> _Source_
A Deeper Look at Git

Introduction

Git is a crucial skill to have, whether you’re just a hobbyist or you aim to become a professional web developer. It’s the “save” button on steroids and allows for seamless collaboration. There really aren’t all that many commands for you to learn, but sometimes the real difficulty of Git comes from visualizing what’s happening.

In this lesson, we’ll help with the visualization by diving deeper than just the git add and git commit and git push commands you’ve mostly been using. We’ll cover topics such as Remotes, Pointers, and Changing Git History. This will expand your understanding of what’s actually going on under the hood with Git.

It is very important to take a look at all of this before progressing any further with the curriculum. The project work is becoming more and more complex, so using a disciplined Git workflow is no longer optional. Hopefully, after going through this lesson, you’ll be much more comfortable changing your Git history and have a better understanding of Git as a whole.

Lesson overview

This section contains a general overview of topics that you will learn in this lesson.

History-changing Git commands
Different ways of changing history
Using remotes to change history
Dangers of history-changing operations
Best practices of history-changing operations
Pointers

Changing history

So let’s say you’re comfortable writing good commit messages and you’re working with branches to have a good Git workflow going. But nobody is perfect, and as you’re writing some beautiful code something goes wrong! Maybe you commit too early and are missing a file. Maybe you mess up one of your commit messages and omit a vital detail.

Let’s look at some ways we can change recent and distant history to fit our needs. We’re going to cover how to:

Change our most recent commit
Change multiple commit messages
Reorder commits
Squash commits together
Split up commits

Getting set up

Before we get started with the lesson, let’s create a Git playground in which we can safely follow along with the code and perform history-changing operations. Go to GitHub, and as you have in the past, create a new repository. Call it whatever you’d like, and clone this repository to your local system. Now, let’s cd into the repository we just cloned and create some new files! Once you’re in the repository, follow along with the following commands (including the typo). Look them up if you’re confused about anything that’s happening.

> _Records supplied_

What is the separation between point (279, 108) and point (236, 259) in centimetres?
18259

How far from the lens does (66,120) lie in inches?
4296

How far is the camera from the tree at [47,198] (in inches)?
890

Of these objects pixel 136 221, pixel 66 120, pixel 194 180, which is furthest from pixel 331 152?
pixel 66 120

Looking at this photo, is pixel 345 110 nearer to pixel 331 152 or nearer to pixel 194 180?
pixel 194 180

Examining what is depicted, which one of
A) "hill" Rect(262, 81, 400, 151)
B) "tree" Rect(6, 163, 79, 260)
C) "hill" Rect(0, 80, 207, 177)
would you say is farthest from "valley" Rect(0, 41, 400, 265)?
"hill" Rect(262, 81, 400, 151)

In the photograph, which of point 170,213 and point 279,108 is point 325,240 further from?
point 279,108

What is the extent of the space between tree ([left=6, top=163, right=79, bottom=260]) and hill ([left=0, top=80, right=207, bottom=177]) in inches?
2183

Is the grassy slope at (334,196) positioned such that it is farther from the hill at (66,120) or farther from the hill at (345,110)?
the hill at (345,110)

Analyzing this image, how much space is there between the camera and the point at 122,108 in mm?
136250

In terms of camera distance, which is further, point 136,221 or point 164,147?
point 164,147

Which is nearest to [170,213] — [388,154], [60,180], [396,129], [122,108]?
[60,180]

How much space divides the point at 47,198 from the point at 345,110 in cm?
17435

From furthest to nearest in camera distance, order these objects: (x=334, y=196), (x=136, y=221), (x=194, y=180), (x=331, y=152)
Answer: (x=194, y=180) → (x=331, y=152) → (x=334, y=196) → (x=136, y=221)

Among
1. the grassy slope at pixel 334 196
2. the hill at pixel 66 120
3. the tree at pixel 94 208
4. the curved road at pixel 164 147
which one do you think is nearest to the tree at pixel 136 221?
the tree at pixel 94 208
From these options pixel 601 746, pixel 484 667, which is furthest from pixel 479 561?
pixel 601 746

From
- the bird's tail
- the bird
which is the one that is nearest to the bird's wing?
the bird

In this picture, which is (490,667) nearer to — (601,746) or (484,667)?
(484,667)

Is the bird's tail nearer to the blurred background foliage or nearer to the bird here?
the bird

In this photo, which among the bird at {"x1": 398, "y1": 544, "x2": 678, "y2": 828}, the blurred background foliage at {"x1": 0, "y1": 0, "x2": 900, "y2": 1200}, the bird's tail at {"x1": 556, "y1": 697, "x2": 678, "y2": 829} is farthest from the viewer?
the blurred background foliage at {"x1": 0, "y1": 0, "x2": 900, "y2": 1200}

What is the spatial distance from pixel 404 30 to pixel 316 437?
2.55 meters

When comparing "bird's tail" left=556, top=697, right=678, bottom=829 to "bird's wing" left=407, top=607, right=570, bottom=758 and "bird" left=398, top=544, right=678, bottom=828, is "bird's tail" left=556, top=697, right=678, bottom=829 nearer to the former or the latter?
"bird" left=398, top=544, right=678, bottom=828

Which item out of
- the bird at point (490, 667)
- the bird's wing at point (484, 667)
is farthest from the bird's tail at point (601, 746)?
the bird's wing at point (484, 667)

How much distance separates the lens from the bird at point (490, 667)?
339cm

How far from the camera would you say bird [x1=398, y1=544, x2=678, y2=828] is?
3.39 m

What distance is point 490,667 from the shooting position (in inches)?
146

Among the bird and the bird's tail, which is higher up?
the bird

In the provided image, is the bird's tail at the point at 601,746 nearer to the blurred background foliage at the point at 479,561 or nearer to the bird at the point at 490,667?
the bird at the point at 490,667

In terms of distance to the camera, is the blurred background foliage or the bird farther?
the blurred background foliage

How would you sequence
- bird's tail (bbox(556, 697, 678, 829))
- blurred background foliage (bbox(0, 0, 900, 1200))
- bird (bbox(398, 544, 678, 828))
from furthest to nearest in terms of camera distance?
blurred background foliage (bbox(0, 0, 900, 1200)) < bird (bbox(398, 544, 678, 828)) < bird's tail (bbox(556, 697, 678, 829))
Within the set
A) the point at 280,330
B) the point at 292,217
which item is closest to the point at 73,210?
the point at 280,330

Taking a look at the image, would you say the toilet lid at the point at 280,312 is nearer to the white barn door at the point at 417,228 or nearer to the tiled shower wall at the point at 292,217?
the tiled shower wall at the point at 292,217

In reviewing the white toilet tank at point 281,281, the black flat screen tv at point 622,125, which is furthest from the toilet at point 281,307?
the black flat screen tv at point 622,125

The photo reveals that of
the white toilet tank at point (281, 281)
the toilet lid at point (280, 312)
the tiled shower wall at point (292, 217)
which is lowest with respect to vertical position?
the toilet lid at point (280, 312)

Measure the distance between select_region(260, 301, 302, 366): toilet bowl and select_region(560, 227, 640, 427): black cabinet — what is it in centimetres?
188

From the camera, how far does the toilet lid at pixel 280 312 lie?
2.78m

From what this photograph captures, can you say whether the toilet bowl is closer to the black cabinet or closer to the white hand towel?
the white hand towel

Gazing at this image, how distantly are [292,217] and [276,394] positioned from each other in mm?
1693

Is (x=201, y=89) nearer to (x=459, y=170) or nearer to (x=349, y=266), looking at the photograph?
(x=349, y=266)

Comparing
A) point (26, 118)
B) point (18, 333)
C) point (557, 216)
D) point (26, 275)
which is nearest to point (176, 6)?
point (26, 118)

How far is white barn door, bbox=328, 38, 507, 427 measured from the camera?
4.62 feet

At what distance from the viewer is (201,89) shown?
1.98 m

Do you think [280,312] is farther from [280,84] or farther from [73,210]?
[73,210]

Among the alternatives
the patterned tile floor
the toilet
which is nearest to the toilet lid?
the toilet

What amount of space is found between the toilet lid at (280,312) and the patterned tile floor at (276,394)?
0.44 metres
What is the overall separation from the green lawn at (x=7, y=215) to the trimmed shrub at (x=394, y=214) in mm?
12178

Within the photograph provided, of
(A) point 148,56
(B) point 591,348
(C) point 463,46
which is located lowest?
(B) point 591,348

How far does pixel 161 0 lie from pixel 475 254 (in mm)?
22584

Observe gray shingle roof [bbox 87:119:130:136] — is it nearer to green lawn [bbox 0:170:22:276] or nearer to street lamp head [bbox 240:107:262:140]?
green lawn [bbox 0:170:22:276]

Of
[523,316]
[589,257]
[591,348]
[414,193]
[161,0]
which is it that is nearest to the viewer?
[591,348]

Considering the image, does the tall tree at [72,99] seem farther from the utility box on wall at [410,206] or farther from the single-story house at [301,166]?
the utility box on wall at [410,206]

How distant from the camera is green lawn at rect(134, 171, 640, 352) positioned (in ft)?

> _Problem requirements_
Write out the Git lesson word for word, everything from "A Deeper Look" down to "visualizing what’s happening.".

> _The solution_
A Deeper Look at Git

Introduction

Git is a crucial skill to have, whether you’re just a hobbyist or you aim to become a professional web developer. It’s the “save” button on steroids and allows for seamless collaboration. There really aren’t all that many commands for you to learn, but sometimes the real difficulty of Git comes from visualizing what’s happening.